WRITTEN PROBLEM 1: In the mailing-list email about min-typ-max choices, which command-line switch did the writer add when rerunning VCS?

DOCUMENT PASSAGE:
┌──

Re: [sv-bc] RE: Email Vote: respond by 8AM PDT, Friday, July 30, 2010

From: John Michael Williams <john@svtii.com>
Date: Wed Aug 04 2010 - 11:41:28 PDT

Hi Shalom.

For VCS, at least, the choice of min vs. typ vs. max can be made
by a command-line switch. I tried reinvoking VCS with +maxdelays
on a small design with a timing triplet in a parameter, and it
did recompile, with the message,

  "recompiling module junk because:
        Module parameters have been changed via defparam."

It probably is an elaboration choice for VCS, as you say.

On 08/03/2010 11:48 PM, Bresticker, Shalom wrote:
> Hi, John.
>
> I don't think the LRM says, at least explicitly, when the min-typ-max choice is made.
> In practice, in the tools I see, the choice is made at elaboration time, not at run time.
> In fact, the choice has to be so, because mintypmax expressions can appear in constant expressions that the elaboration is dependent on.
>
> In any case, the form
>
> parameter P = 1:2:3;
>
> is syntactically and semantically legal and has been so for many years.
>
> What the 2005 LRM said explicitly and got omitted from the 2009 standard was that if the RHS result value is not a real or an integral value (e.g., string, array), then the parameter declaration has to explicitly include the data type of the parameter.
>
> Regards,
> Shalom
>
>> -----Original Message-----
>> From: owner-sv-bc@eda.org [mailto:owner-sv-bc@eda.org] On Behalf Of
>> John Michael Williams
>> Sent: Wednesday, August 04, 2010 4:59 AM
>> Cc: sv-bc@eda.org
>> Subject: Re: [sv-bc] RE: Email Vote: respond by 8AM PDT, Friday, July
>> 30, 2010
>>
>> Hi Steve.
>>
>> I agree that a min:typ:max is an expression (of an alternation set
>> of numerical values).
>>
>> The min vs typ vs max choice is taken at runtime and is
>> dependent on the simulator. We are talking about
>> syntax here (at least, that was my intention).

└──

WRITTEN PROBLEM 2: Reproduce the record below word for word, keeping every line as it is.

RECORD EXCERPTS:
┌──

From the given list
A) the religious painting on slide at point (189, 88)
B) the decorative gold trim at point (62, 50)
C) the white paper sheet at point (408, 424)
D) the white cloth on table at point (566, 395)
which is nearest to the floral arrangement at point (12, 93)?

└──

EXERCISE OUTPUT 1: +maxdelays

EXERCISE OUTPUT 2:
From the given list
A) the religious painting on slide at point (189, 88)
B) the decorative gold trim at point (62, 50)
C) the white paper sheet at point (408, 424)
D) the white cloth on table at point (566, 395)
which is nearest to the floral arrangement at point (12, 93)?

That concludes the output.